Matthew Wilcox <willy@xxxxxxxxxxxxx> · Sun, 4 Apr 2021 19:24:53 +0100




On Sun, Apr 04, 2021 at 09:48:08AM -0700, Paul E. McKenney wrote:
> On Sun, Apr 04, 2021 at 11:24:57AM +0100, Matthew Wilcox wrote:
> > On Sat, Apr 03, 2021 at 09:15:17PM -0700, syzbot wrote:
> > > HEAD commit:    2bb25b3a Merge tag 'mips-fixes_5.12_3' of git://git.kernel..
> > > git tree:       upstream
> > > console output: https://syzkaller.appspot.com/x/log.txt?x=1284cc31d00000
> > > kernel config:  https://syzkaller.appspot.com/x/.config?x=78ef1d159159890
> > > dashboard link: https://syzkaller.appspot.com/bug?extid=dde0cc33951735441301
> > > 
> > > Unfortunately, I don't have any reproducer for this issue yet.
> > > 
> > > IMPORTANT: if you fix the issue, please add the following tag to the commit:
> > > Reported-by: syzbot+dde0cc33951735441301@xxxxxxxxxxxxxxxxxxxxxxxxx
> > > 
> > > WARNING: suspicious RCU usage
> > > 5.12.0-rc5-syzkaller #0 Not tainted
> > > -----------------------------
> > > kernel/sched/core.c:8294 Illegal context switch in RCU-bh read-side critical section!
> > > 
> > > other info that might help us debug this:
> > > 
> > > 
> > > rcu_scheduler_active = 2, debug_locks = 0
> > > no locks held by systemd-udevd/4825.
> > 
> > I think we have something that's taking the RCU read lock in
> > (soft?) interrupt context and not releasing it properly in all
> > situations.  This thread doesn't have any locks recorded, but
> > lock_is_held(&rcu_bh_lock_map) is true.
> > 
> > Is there some debugging code that could find this?  eg should
> > lockdep_softirq_end() check that rcu_bh_lock_map is not held?
> > (if it's taken in process context, then BHs can't run, so if it's
> > held at softirq exit, then there's definitely a problem).
> 
> Something like the (untested) patch below?

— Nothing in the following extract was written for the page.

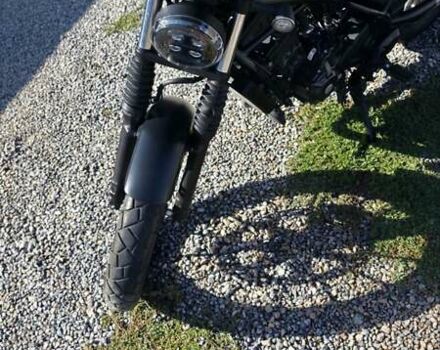 Синий Хонда CL 250, объемом двигателя 0.25 л и пробегом 3 тыс. км за 4800 $, фото 10 на Automoto.ua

Maybe?  Will this tell us who took the lock?  I was really trying to
throw out a suggestion in the hope that somebody who knows this area
better than I do would tell me I was wrong.

> Please note that it does not make sense to also check for
> either rcu_lock_map or rcu_sched_lock_map because either of
> these might be held by the interrupted code.

Yes!  Although if we do it somewhere like tasklet_action_common(),
we could do something like:

+++ b/kernel/softirq.c
@@ -774,6 +774,7 @@ static void tasklet_action_common(struct softirq_action *a,
 
        while (list) {
                struct tasklet_struct *t = list;
+               unsigned long rcu_lockdep = rcu_get_lockdep_state();
 
                list = list->next;
 
@@ -790,6 +791,10 @@ static void tasklet_action_common(struct softirq_action *a,
                        }
                        tasklet_unlock(t);
                }
+               if (rcu_lockdep != rcu_get_lockdep_state()) {
+                       printk(something useful about t);
+                       RCU_LOCKDEP_WARN(... something else useful ...);
+               }
 
                local_irq_disable();

where rcu_get_lockdep_state() returns a bitmap of whether the four rcu
lockdep maps are held.

We might also need something similar in __do_softirq(), in case it's
not a tasklet that's the problem.